For a reservoir project in Wales, Glenfield Invicta’s team of experts rise to the challenge to find the most optimal valve and flow control solution
The Alwen Reservoir is the largest man-made ‘lake’ in Wales, covering some 900 acres. Located 14 miles south-west of the market town of Denbigh, the reservoir was constructed between 1911 and 1920 to provide water for the town of Birkenhead on The Wirral.
Lewis Civil Engineering, based in Pontyclun, South Wales, is leading a refurbishment project at Alwen Reservoir for Dwr Cymru Welsh Water (DCWW). A vital element of the enabling works was the creation of a duplicate water supply arrangement as the existing mains were to be shut off whilst work was being carried out on the reservoir.
Searching out the optimal valve - how?
Lewis Civil Engineering contacted the team at Glenfield Invicta for guidance on the optimal choice of valve for the temporary supply pipeline. The temporary supply involved an over-pump arrangement at the top of the dam connecting to an existing supply pipeline 30 m below the reservoir level. The operational parameters stipulated by DCWW were challenging; a maximum pressure of 25 m to enter the existing works combined with the ability to achieve a range of flow rates with a maximum of 462 litres/second.
The natural choice for this application would have been a pressure reducing valve. However, due to the small differential pressure requirement of 5 m, the pressure reducing valve (PRV) would have been working close to its limit. As it was critically important that pressures in excess of 25 m were not introduced into the existing infrastructure, an alternative control valve solution was required.
Demonstrating engineering expertise
Glenfield Invicta analysed the application in detail, and considered using eccentric plug valves, needle valves and butterfly valves. The eccentric plug valve - like the pressure reducing valve - would also be operating close to its limit. The needle valve, although it would have been suitable, would have been at risk of becoming clogged due to the raw water passing through it; the needle valve has a smaller internal flow path and, when an anti-cavitation device is added which has additional smaller slots, any twigs, stones or solids may become stuck, and it could ultimately clog over time.

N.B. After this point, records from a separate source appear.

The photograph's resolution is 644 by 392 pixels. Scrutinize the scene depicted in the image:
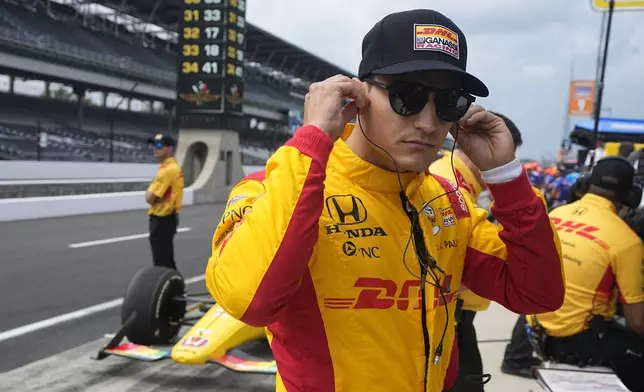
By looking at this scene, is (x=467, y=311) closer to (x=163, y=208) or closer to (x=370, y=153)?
(x=370, y=153)

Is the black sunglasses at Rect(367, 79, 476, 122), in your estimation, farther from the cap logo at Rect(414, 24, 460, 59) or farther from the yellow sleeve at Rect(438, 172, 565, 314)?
the yellow sleeve at Rect(438, 172, 565, 314)

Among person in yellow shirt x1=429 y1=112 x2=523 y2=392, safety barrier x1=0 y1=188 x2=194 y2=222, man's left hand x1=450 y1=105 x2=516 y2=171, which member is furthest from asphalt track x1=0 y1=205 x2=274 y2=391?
→ man's left hand x1=450 y1=105 x2=516 y2=171

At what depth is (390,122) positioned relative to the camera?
1.37 m

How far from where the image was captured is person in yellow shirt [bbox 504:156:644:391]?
9.31 feet

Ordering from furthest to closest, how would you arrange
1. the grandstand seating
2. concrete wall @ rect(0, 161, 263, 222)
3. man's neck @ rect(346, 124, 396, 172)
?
1. the grandstand seating
2. concrete wall @ rect(0, 161, 263, 222)
3. man's neck @ rect(346, 124, 396, 172)

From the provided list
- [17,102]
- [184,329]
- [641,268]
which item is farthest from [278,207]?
[17,102]

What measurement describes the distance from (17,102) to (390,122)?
32.3 metres

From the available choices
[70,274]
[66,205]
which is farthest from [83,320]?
[66,205]

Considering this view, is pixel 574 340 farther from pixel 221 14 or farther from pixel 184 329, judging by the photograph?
pixel 221 14

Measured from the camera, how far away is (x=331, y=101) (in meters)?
1.33

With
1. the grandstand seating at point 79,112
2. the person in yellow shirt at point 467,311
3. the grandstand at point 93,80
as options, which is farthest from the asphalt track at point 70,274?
the grandstand seating at point 79,112

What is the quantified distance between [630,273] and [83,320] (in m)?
4.69

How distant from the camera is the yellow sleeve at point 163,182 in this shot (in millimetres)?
6379

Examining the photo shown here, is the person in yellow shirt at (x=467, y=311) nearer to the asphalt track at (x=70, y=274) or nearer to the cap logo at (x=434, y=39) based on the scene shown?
the cap logo at (x=434, y=39)
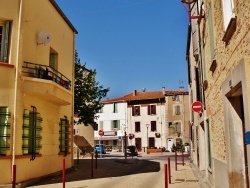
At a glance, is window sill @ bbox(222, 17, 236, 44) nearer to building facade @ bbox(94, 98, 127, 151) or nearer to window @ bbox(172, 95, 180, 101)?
window @ bbox(172, 95, 180, 101)

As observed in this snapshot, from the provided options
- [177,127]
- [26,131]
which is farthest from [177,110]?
[26,131]

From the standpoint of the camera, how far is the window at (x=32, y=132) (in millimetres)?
12977

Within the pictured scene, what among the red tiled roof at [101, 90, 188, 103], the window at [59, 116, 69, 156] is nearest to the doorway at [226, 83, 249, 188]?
the window at [59, 116, 69, 156]

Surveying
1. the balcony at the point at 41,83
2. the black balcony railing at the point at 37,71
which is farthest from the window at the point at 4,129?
the black balcony railing at the point at 37,71

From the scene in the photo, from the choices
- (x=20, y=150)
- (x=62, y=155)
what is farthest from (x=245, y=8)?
(x=62, y=155)

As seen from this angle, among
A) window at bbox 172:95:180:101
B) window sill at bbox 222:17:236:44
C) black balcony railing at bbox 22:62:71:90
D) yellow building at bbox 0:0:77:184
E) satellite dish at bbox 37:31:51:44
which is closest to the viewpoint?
window sill at bbox 222:17:236:44

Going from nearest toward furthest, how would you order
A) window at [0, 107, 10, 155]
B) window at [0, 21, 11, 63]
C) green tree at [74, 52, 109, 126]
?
window at [0, 107, 10, 155]
window at [0, 21, 11, 63]
green tree at [74, 52, 109, 126]

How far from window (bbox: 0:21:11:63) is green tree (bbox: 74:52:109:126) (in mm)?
13718

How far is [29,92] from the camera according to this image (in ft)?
42.7

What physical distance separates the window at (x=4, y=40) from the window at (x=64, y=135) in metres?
5.45

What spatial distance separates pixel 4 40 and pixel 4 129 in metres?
3.29

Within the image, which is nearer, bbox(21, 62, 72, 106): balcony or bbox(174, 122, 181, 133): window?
bbox(21, 62, 72, 106): balcony

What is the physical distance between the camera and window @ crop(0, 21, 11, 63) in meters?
12.6

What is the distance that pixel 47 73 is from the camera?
46.4ft
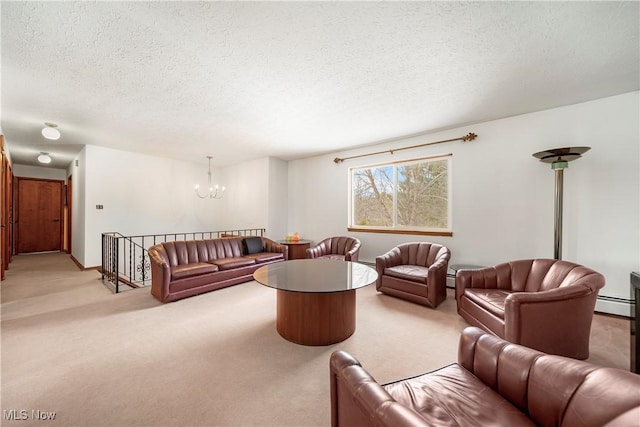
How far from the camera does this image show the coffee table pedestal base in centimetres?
232

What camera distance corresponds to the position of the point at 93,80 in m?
2.61

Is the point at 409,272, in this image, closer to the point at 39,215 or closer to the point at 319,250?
the point at 319,250

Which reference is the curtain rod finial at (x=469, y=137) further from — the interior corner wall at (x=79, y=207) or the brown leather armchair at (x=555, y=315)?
the interior corner wall at (x=79, y=207)

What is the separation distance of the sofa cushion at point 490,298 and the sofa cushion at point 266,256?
3.43 meters

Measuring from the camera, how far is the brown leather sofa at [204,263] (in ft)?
11.4

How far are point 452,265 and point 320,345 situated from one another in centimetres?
264

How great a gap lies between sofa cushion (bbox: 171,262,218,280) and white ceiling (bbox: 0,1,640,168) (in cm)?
228

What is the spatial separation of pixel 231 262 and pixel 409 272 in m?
2.95

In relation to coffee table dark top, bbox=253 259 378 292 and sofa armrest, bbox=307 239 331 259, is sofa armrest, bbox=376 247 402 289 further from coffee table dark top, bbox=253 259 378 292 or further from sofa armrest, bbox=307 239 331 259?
sofa armrest, bbox=307 239 331 259

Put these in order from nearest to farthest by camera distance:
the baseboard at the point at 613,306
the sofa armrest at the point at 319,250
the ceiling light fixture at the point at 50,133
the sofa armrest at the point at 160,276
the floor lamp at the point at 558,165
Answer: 1. the floor lamp at the point at 558,165
2. the baseboard at the point at 613,306
3. the sofa armrest at the point at 160,276
4. the ceiling light fixture at the point at 50,133
5. the sofa armrest at the point at 319,250

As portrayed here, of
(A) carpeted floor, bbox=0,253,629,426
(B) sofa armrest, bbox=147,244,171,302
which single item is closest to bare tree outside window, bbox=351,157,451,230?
(A) carpeted floor, bbox=0,253,629,426

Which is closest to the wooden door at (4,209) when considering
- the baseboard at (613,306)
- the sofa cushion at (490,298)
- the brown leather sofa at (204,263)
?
the brown leather sofa at (204,263)

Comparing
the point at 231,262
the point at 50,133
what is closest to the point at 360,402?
the point at 231,262

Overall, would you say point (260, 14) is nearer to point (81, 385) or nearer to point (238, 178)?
point (81, 385)
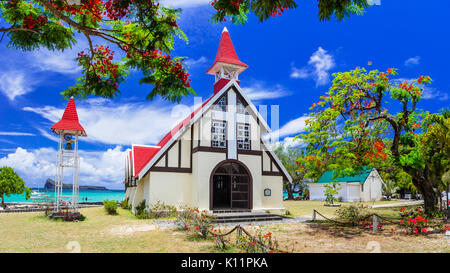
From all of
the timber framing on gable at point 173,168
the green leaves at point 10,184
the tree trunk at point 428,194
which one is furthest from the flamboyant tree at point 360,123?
the green leaves at point 10,184

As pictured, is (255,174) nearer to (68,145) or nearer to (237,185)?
(237,185)

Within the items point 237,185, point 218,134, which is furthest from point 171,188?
point 237,185

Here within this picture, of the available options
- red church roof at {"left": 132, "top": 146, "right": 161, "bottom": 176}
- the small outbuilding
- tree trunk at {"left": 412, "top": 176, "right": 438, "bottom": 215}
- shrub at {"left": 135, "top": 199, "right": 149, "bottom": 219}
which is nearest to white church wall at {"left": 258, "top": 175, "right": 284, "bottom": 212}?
shrub at {"left": 135, "top": 199, "right": 149, "bottom": 219}

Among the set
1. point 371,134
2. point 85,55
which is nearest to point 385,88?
point 371,134

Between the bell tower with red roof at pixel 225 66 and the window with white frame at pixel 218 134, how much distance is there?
3.69 m

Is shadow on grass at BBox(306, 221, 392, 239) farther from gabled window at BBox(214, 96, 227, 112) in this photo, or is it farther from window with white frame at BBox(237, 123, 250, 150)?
gabled window at BBox(214, 96, 227, 112)

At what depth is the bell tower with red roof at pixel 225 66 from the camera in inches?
868

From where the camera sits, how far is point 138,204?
20.7 metres

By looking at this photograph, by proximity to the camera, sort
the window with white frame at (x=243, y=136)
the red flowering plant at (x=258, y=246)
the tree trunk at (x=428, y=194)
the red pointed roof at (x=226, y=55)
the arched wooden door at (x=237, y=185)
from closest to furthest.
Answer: the red flowering plant at (x=258, y=246) → the tree trunk at (x=428, y=194) → the arched wooden door at (x=237, y=185) → the window with white frame at (x=243, y=136) → the red pointed roof at (x=226, y=55)

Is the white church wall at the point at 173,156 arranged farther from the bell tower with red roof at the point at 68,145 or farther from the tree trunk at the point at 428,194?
the tree trunk at the point at 428,194

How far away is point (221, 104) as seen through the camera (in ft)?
64.6

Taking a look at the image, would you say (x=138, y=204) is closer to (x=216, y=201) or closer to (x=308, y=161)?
(x=216, y=201)

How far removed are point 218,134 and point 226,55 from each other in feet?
24.7
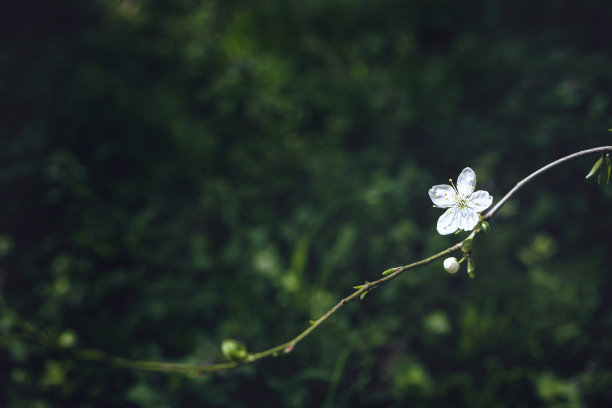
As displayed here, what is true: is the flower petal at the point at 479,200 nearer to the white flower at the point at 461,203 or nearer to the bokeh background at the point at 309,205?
the white flower at the point at 461,203

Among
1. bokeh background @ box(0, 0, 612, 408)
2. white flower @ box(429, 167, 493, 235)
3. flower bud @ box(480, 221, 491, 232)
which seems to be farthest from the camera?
bokeh background @ box(0, 0, 612, 408)

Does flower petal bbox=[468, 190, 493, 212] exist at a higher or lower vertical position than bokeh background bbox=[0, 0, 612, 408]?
lower

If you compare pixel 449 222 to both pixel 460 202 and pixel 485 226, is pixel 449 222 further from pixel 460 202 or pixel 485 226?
pixel 485 226

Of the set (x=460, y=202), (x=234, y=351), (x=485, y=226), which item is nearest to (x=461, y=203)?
(x=460, y=202)

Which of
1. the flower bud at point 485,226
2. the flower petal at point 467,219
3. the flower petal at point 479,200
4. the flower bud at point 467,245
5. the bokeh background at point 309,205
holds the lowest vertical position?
the flower bud at point 467,245

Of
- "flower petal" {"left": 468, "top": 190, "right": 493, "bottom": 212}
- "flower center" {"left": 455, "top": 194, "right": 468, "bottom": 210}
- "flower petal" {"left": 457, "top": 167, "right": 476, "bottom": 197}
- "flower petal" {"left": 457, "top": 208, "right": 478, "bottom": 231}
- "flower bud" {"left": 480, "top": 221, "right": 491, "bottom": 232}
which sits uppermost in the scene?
"flower petal" {"left": 457, "top": 167, "right": 476, "bottom": 197}

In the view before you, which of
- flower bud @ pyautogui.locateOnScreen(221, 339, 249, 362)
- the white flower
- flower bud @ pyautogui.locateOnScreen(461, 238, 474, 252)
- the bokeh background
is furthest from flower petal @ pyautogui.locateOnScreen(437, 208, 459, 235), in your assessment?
the bokeh background

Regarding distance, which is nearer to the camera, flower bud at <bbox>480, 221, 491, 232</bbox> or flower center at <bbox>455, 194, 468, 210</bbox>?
flower bud at <bbox>480, 221, 491, 232</bbox>

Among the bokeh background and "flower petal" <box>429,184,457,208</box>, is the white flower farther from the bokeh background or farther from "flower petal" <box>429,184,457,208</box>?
the bokeh background

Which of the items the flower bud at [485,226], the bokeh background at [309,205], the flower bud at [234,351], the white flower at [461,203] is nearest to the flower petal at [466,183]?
the white flower at [461,203]
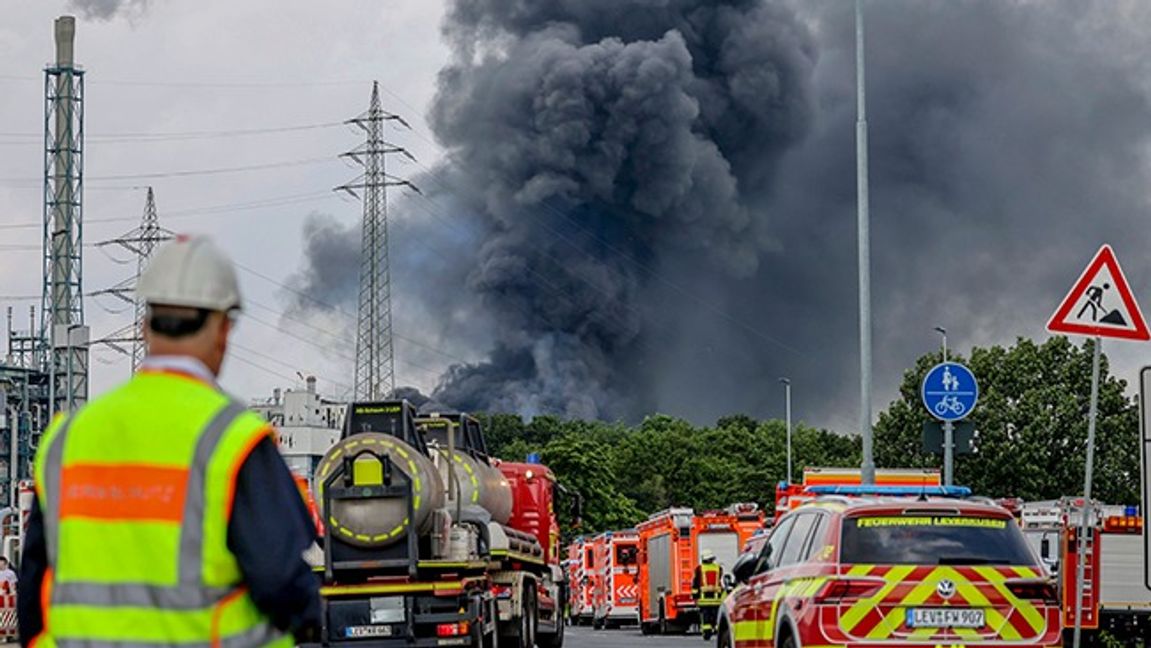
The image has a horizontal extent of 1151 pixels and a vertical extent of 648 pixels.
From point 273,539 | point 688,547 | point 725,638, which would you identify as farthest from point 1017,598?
point 688,547

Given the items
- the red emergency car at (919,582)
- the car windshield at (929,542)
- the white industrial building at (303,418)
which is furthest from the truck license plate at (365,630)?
the white industrial building at (303,418)

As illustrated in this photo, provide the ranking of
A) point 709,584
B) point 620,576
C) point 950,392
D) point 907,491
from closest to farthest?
point 907,491 → point 950,392 → point 709,584 → point 620,576

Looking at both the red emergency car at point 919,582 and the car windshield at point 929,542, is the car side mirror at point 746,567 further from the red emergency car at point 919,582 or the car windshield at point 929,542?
the car windshield at point 929,542

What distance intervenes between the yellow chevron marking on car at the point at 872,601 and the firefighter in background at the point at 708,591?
29.7 metres

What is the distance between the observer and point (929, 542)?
1460cm

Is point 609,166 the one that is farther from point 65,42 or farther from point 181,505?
point 181,505

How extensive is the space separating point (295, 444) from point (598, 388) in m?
41.7

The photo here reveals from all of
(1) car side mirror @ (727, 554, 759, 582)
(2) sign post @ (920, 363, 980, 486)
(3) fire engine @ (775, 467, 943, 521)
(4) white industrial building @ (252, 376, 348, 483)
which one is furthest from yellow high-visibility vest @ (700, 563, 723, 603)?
(4) white industrial building @ (252, 376, 348, 483)

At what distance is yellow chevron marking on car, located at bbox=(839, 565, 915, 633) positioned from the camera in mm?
14281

The Glenfield Invicta engineering team therefore considered whether a series 75 concentric butterfly valve would meet the operating criteria. To accommodate the range of specified flow requirements at the available pressures, a series 75 concentric butterfly valve (DN450) would be operating within a range of 35% and 45% open position. This is well within the allowable limits for this valve. Consequently, it was decided to install the series 75 concentric butterfly valve.